Status: Supported for use via the One Wales Medicines process

Bendamustine in combination with rituximab can be made available within NHS Wales for the treatment of previously untreated and relapsed follicular lymphoma, marginal zone lymphoma and Waldenstrom’s macroglobulinaemia under the following circumstances:

  • In the first-line setting, for use in fit patients with aggressive follicular lymphoma and marginal zone lymphoma where other licensed and health technology appraisal-approved regimens are unsuitable.
  • In the relapsed setting, for use in patients with follicular lymphoma and marginal zone lymphoma where other licensed and health technology appraisal-approved regimens are unsuitable.
  • For the treatment of Waldenstrom’s macroglobulinaemia for first-line and relapsed disease in patients deemed unsuitable for anthracycline-based regimens and/or where other licensed and health technology appraisal‑approved regimens are unsuitable.

The risks and benefits of the off-label use of bendamustine plus rituximab for this indication should be clearly stated and discussed with the patient to allow informed consent.

In March 2017 OWMAG recommended this treatment in NHS Wales, in February 2024 there was a review of the recommendation.
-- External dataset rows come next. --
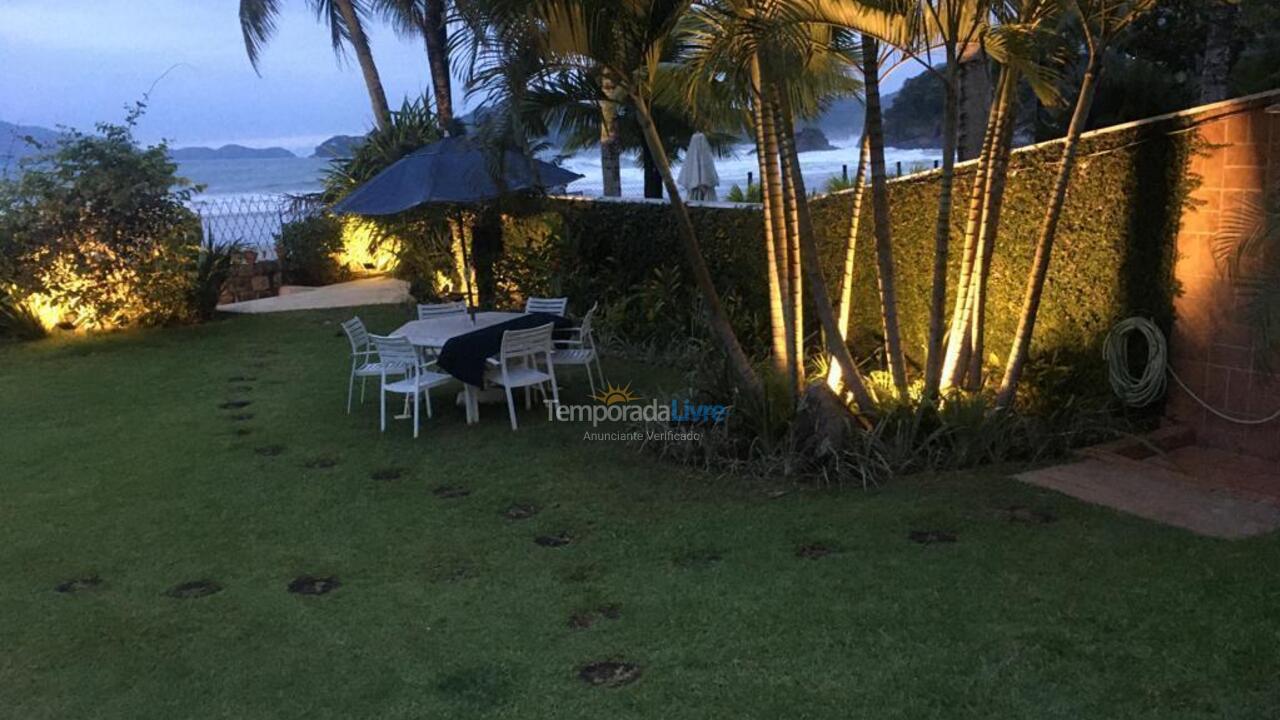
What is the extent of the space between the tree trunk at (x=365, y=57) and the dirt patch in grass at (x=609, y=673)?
50.7ft

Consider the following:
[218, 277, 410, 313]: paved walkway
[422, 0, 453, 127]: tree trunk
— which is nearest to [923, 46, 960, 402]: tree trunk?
[218, 277, 410, 313]: paved walkway

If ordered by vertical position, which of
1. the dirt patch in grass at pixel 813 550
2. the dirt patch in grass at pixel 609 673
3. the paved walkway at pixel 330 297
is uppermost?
the paved walkway at pixel 330 297

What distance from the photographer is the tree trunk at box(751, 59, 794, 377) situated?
5.54m

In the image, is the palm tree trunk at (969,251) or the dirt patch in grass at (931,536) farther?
the palm tree trunk at (969,251)

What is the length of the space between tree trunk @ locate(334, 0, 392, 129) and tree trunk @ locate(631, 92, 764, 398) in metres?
12.8

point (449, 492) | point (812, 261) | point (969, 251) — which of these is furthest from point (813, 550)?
point (969, 251)

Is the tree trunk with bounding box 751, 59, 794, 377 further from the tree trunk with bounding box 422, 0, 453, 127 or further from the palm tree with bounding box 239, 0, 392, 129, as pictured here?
the palm tree with bounding box 239, 0, 392, 129

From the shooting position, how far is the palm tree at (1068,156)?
5133 mm

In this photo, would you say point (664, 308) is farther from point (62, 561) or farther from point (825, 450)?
point (62, 561)

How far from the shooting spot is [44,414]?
7820mm

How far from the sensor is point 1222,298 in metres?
5.35

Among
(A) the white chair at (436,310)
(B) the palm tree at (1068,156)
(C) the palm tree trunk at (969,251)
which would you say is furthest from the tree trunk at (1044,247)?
(A) the white chair at (436,310)

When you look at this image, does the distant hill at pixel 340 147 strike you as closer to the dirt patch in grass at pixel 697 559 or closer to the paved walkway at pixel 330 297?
the paved walkway at pixel 330 297

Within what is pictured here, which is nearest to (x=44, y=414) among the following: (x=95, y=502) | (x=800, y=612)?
(x=95, y=502)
OWMAG found nothing new that affects the original decision.

This advice will be reviewed after two years or earlier if new evidence becomes available.

Darllen yn Gymraeg / Read in English

Beth benderfynodd Grŵp Asesu Meddyginiaethau Cymru'n Un?

 

What did the One Wales Medicines Assessment Group decide?

Clinicians will be obliged to collect and monitor patient outcomes. Evidence of clinical outcomes will be taken into consideration when reviewing the One Wales Medicines Assessment Group decision.
 

Health boards will take responsibility for implementing One Wales Medicines Assessment Group decisions and ensuring that a process is in place for monitoring clinical outcomes. 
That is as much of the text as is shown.